The core idea behind our algorithm is using a binary search tree, where each node has a condition property. When making a prediction, if the condition property is true for some given input $\vec{x}$, then it will traverse down the right subtree. Otherwise, it will traverse down the left subtree.

A few fundamental things to consider are
1. How easy will it be to build this tree?
2. How likely will the tree be balanced, thus increasing prediction performance?

For 1, building the tree will be fairly simple if we use partitioning. We will have to write logic for determining if a node should be a leaf node. We have three conditions under which this will happen.
1. The impurity of the dataset for the node is 0.
2. The maximum number of leaf nodes have already been created.
3. The height of the tree has reached the maximum value.

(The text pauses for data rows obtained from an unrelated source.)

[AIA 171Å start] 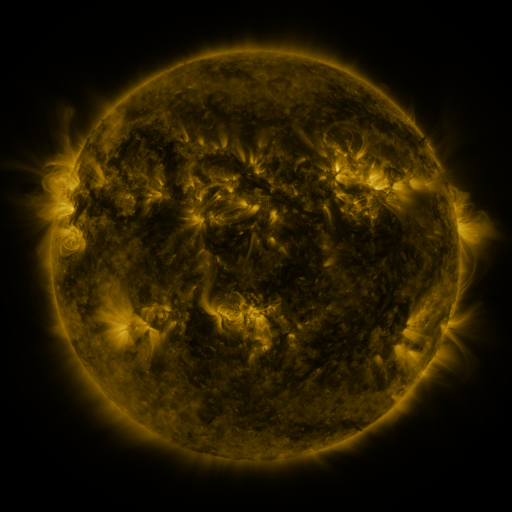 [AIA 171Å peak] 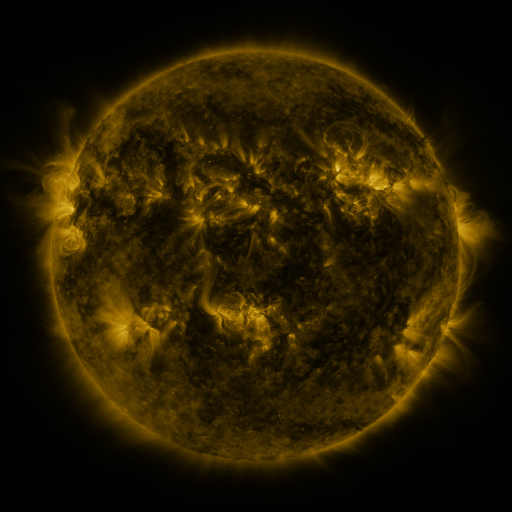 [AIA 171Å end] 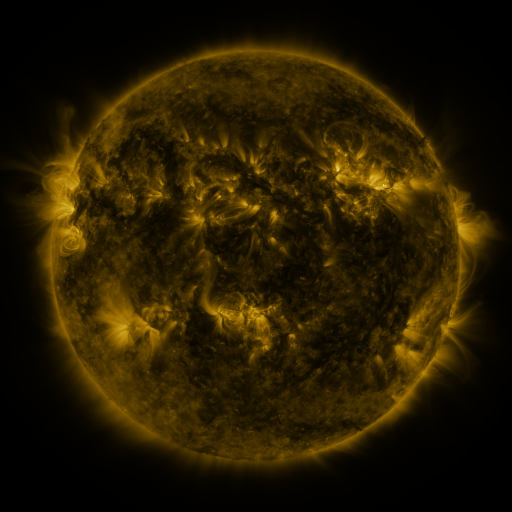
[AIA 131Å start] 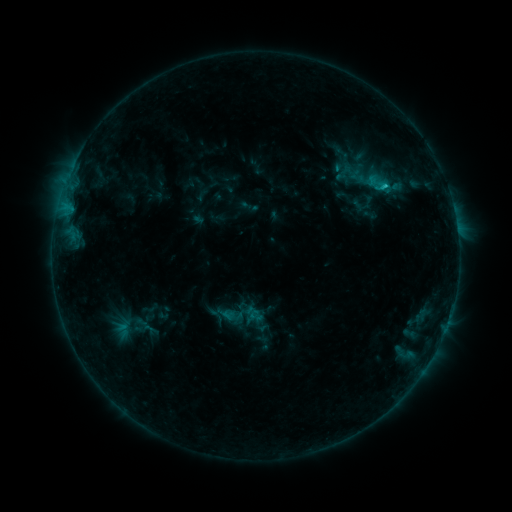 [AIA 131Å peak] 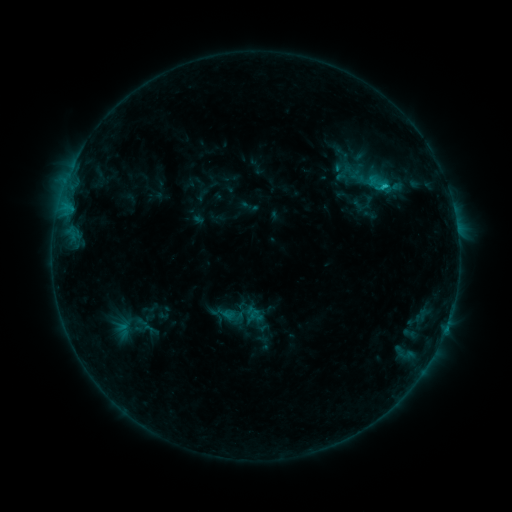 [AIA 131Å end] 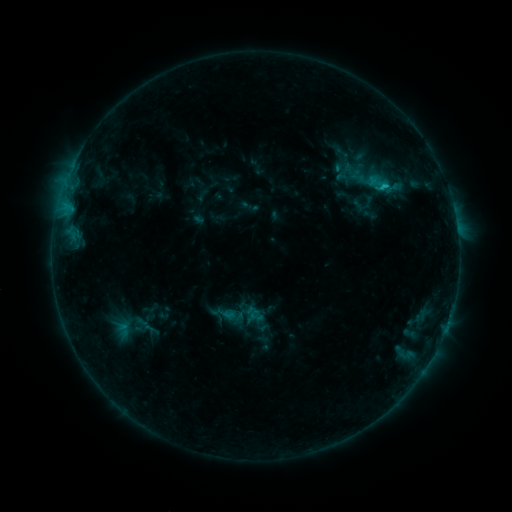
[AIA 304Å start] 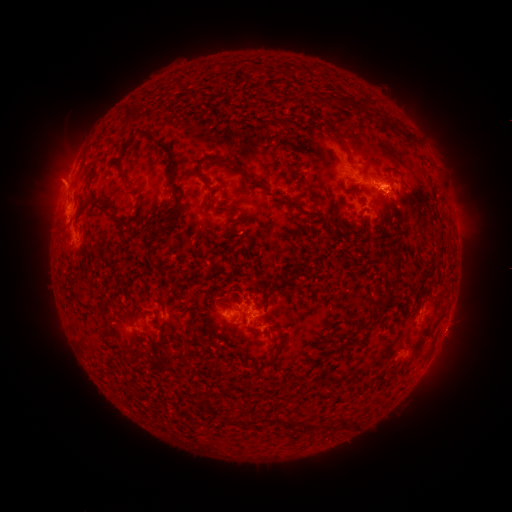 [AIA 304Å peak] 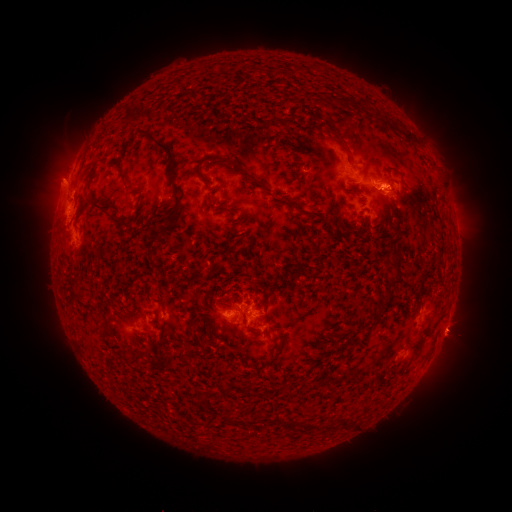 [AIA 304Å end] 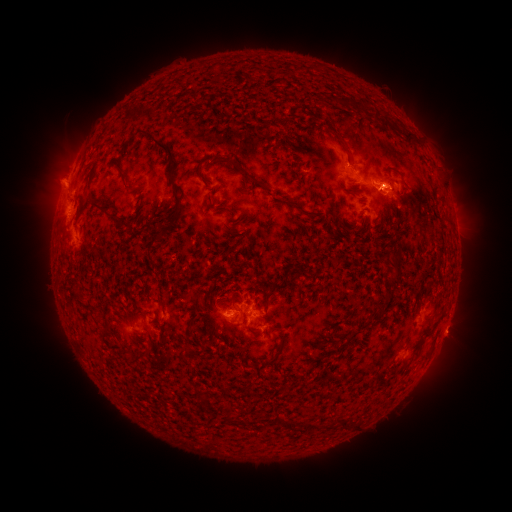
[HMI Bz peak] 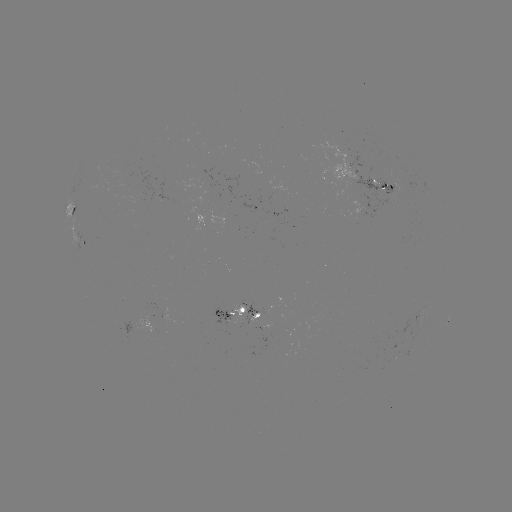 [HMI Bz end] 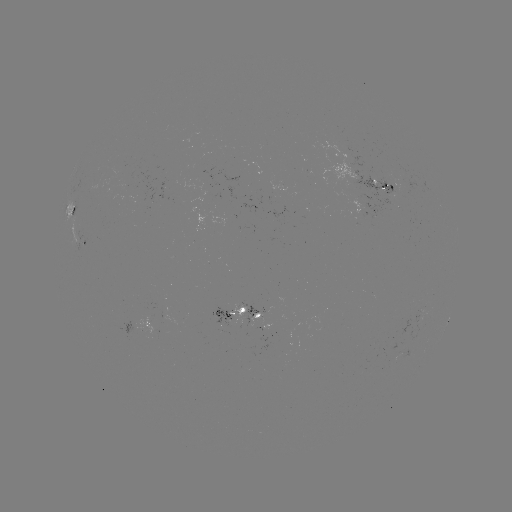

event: eruption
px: (455, 337)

## Understanding partitioning



The goal of using partitioning is to avoid splitting a copy of the entire dataset to each individual node while building the tree.

Let $X$ denote our dataset and let $\vec{x}$ denote a sample in $X$.

Assume we've found a sample $\vec{x}^{(s)} \in X$ to split the data. This means we want to split the data along at the sample $\vec{x}^{(s)} along the feature $f$. One way we could do this is to partition the dataset into two separate datasets $X_{l}$ and $X_{r}$.

The way we do this is by computing the following. For each sample in $X$, if $\vec{x}_{f} < \vec{x}^{(s)}_{f}$ then it goes into $X_{l}$, otherwise, it goes into $X_{r}$. Where this becomes efficient is we can simply store the
indices for these samples instead of creating copies of the original dataset. For numpy, the easier way is to create a boolean mask for the rows we want in each partition.

The following code is an example of how this works.

In [36]:
# creating an array of random integers
X = np.random.default_rng().integers(20, size=(4, 4))
X

array([[ 5, 18,  7, 10],
       [15, 13,  2, 16],
       [12,  5,  6,  2],
       [18,  4,  1,  0]])

In [None]:
# let's say we want to partition the data along the 2nd feature
# and the sample we are splitting the data at is the second sample
f = 1 # second feature
split_value = X[1, f] # second sample (second row)
mask = X[:, f] < split_value
X_l = X[mask]
X_l

array([[12,  5,  6,  2],
       [18,  4,  1,  0]])

## Determining the best split

To determine the best split, we will simply use a combination of a function that calculates the sum of squares for each possible split of the data and numpy's `argmin()` function.

First, we start off with a dataset $X$. Then for each sample $\vec{x} \in X$, we split the data into two subsets $X_l$ and $X_r$ using our partitioning method. Then, we compute the sum
$$
\sum_{i=1}^{n_{l}}{ (y_{i} - \bar{y}_{l})^{2} } + \sum_{j=1}^{n_{r}}{ (y_{j} - \bar{y}_{r})^{2} }
$$
`argmin()` will return the index of the sample which minimizes this sum.